> _EXERCISE AIM_
Using the entries below, copy exactly each line from the line with "Eating-Disorder-myths_website.jpg" up to and including the line with "NEGATIVE EMOTIONS PSYCHOLOGICAL", with every picture left out.

[Opening INFORMATION SHOWN section]

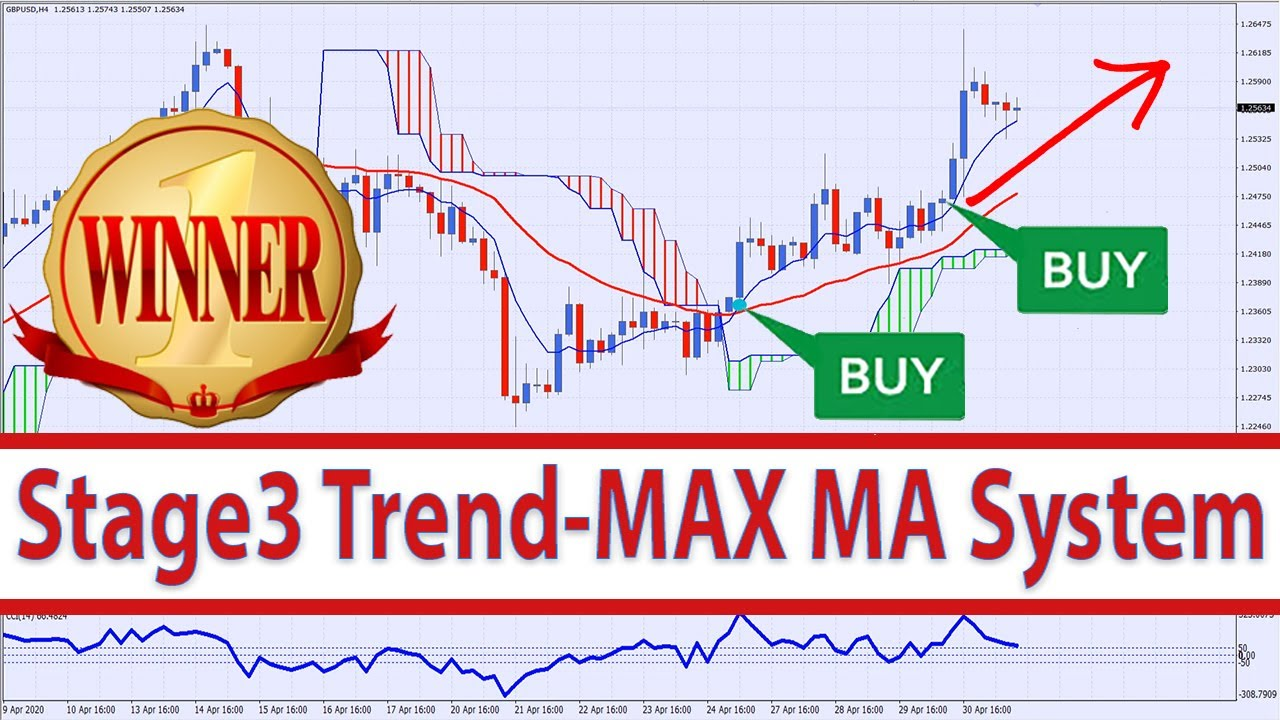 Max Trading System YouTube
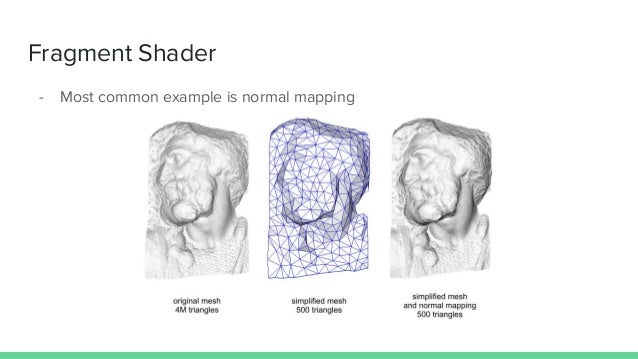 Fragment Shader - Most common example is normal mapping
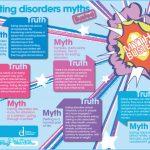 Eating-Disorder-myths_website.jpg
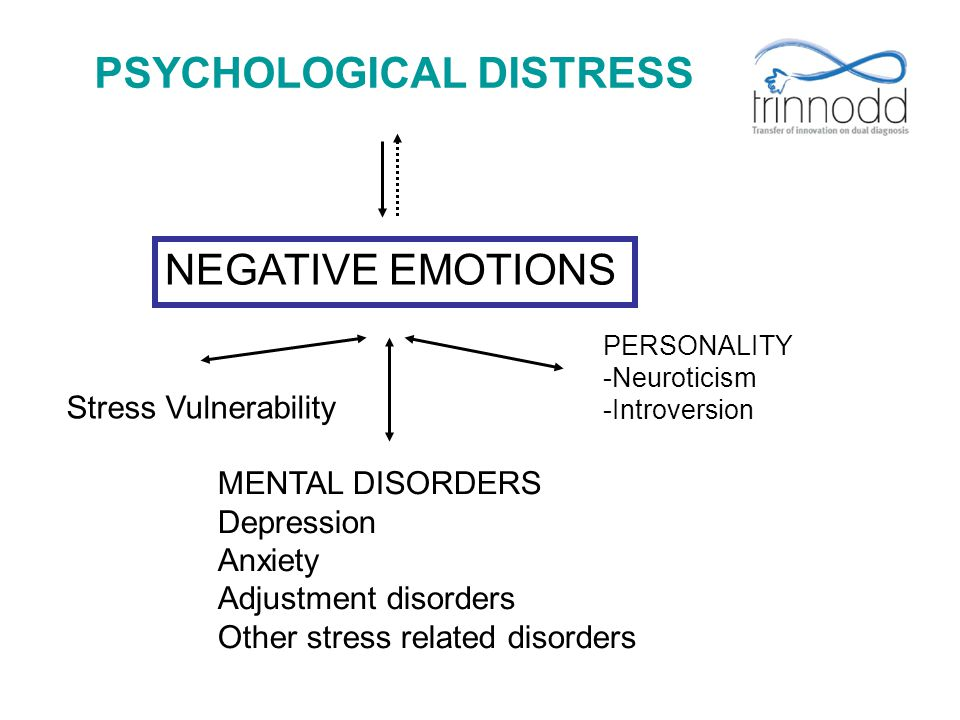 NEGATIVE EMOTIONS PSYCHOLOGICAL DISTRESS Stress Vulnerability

[Closing INFORMATION SHOWN section]
[Opening INFORMATION SHOWN section]

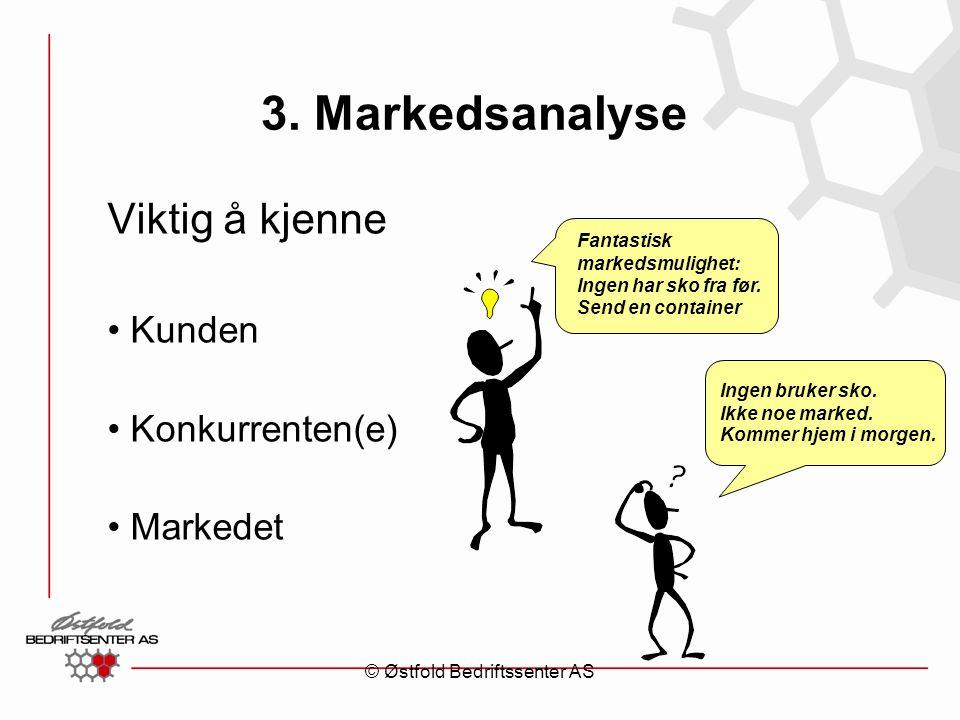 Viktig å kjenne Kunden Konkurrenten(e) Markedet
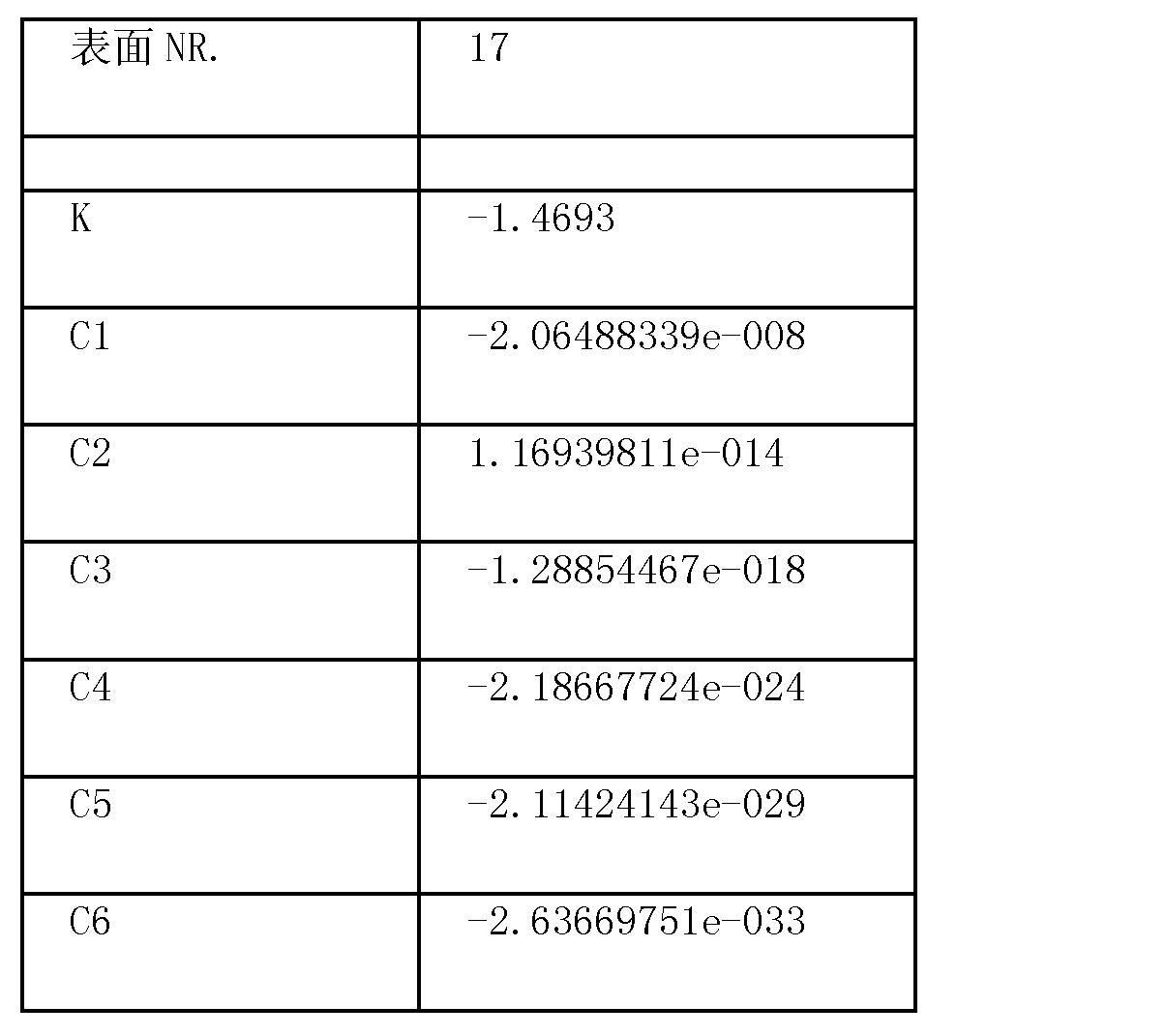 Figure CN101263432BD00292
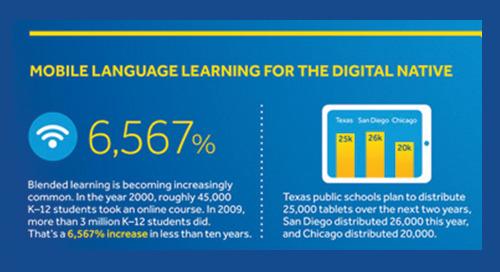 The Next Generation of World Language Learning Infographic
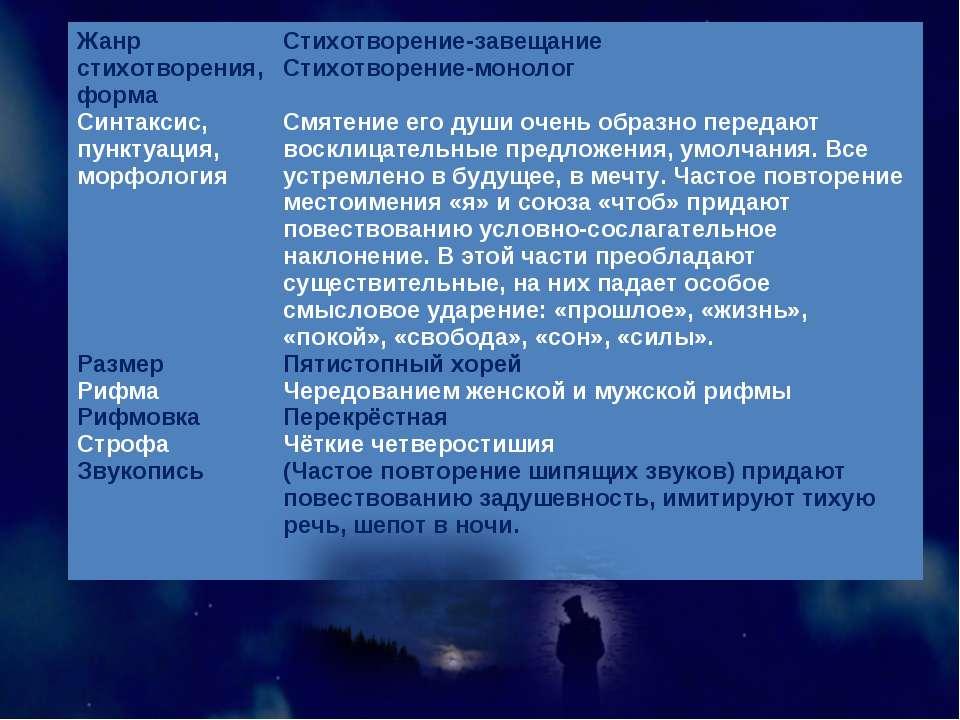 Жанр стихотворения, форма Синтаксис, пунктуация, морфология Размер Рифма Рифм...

[Closing INFORMATION SHOWN section]

> _ANSWER TO THIS PROBLEM_
 Eating-Disorder-myths_website.jpg
 NEGATIVE EMOTIONS PSYCHOLOGICAL DISTRESS Stress Vulnerability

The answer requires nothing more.